Interesting! I too have hoped for an 'opening.' What we need is a truly free marketplace of ideas. We don't have that in publishing now. It's Soviet in its operation. Obviously, Big Publishing is making money, but only from one side of the aisle, the hyper-feminist side. How to re-establish a more balanced market, I don't know we do that. Maybe the new alternate presses like you cite may be the answer. Then again, there is the problem of men, mostly young men, who do not read, only play video games. Can they be brought round?

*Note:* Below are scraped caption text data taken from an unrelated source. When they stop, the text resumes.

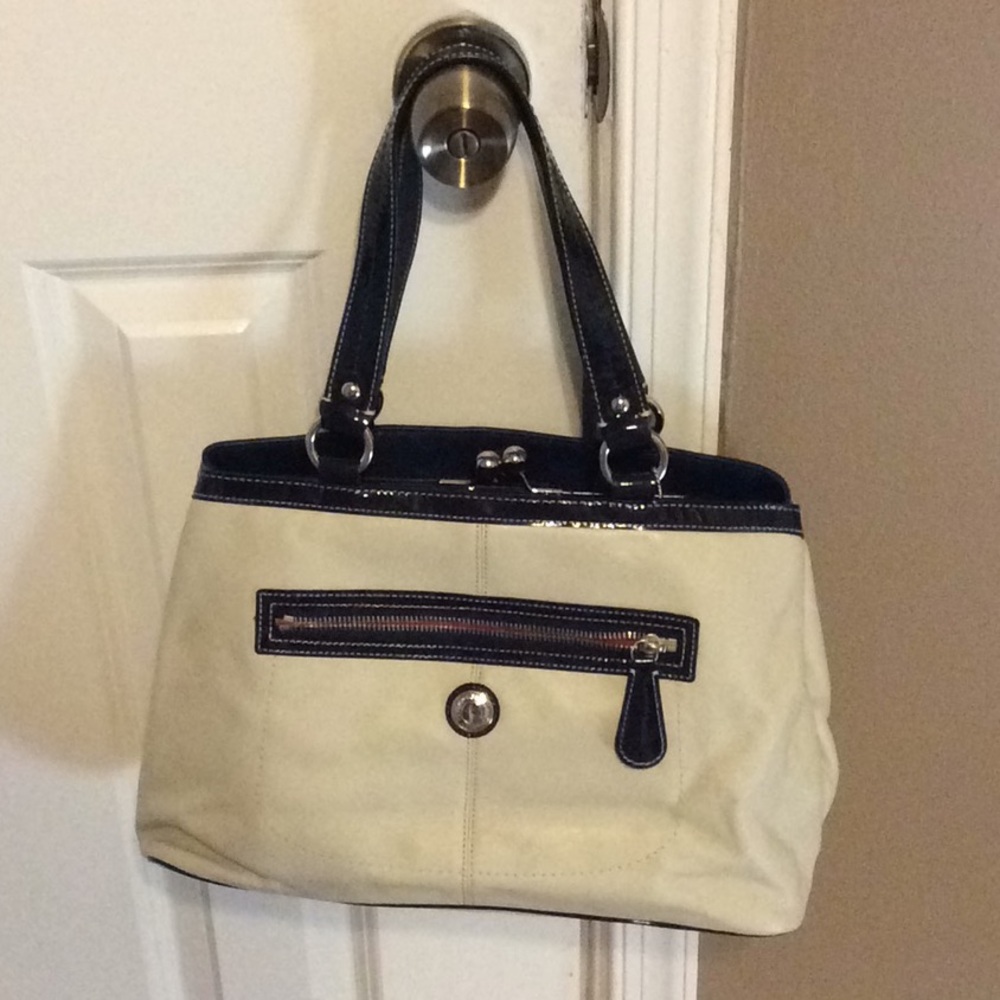 Coach bag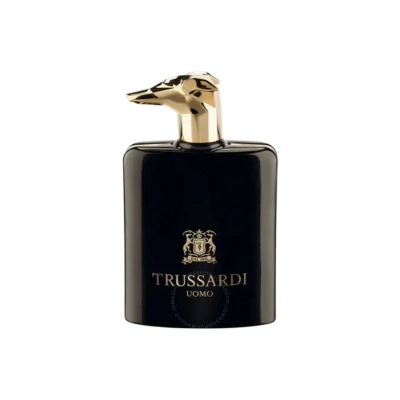 Trussardi Men's Uomo Levriero Collection Limited Edition Edp Spray 3.4 oz (tester) Fragrances 805804 In Violet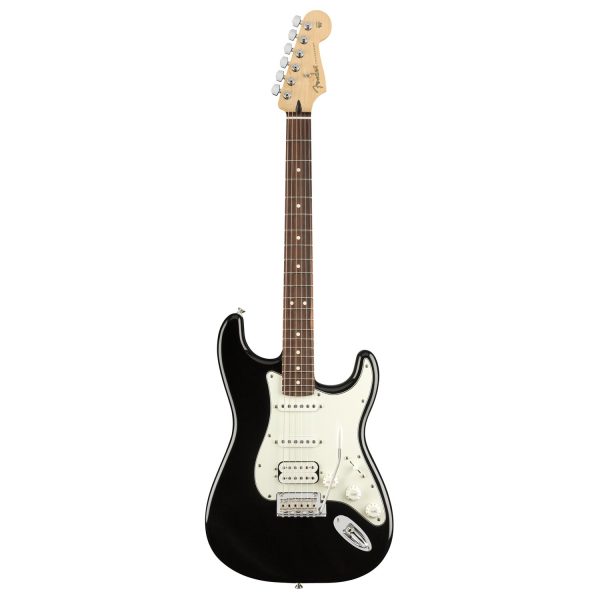 Fender MOD0144522506 Guitarra Elec Plr Strat Hss Negro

I guess we should look at the schools. That's probably where we should start. Why are schools manufacturing entitled ignoramuses? We need some accountability there. I'm not calling for the feds to get involved. They're the ones that have put us in this mess.

I've submitted queries to about two hundred literary agents, asking them to take a look at my latest novel, and possibly represent me. Most of them, 98%, are women. And most of them, about 75% don't even deem to respond. Of the ones that have, it's only with their standard decline letter, "I have read your submission with great interest..." Yeah, sure you have, as you were quickly hitting the delete key.

As Andrew said, "Politics is downstream from Culture. The Left has long ago seized the Capitals of Culture. Yeah, we had a political win, but they still own the culture. Until we can rip that from their hands, we'll still be grousing around the campfire on the outskirts of the City.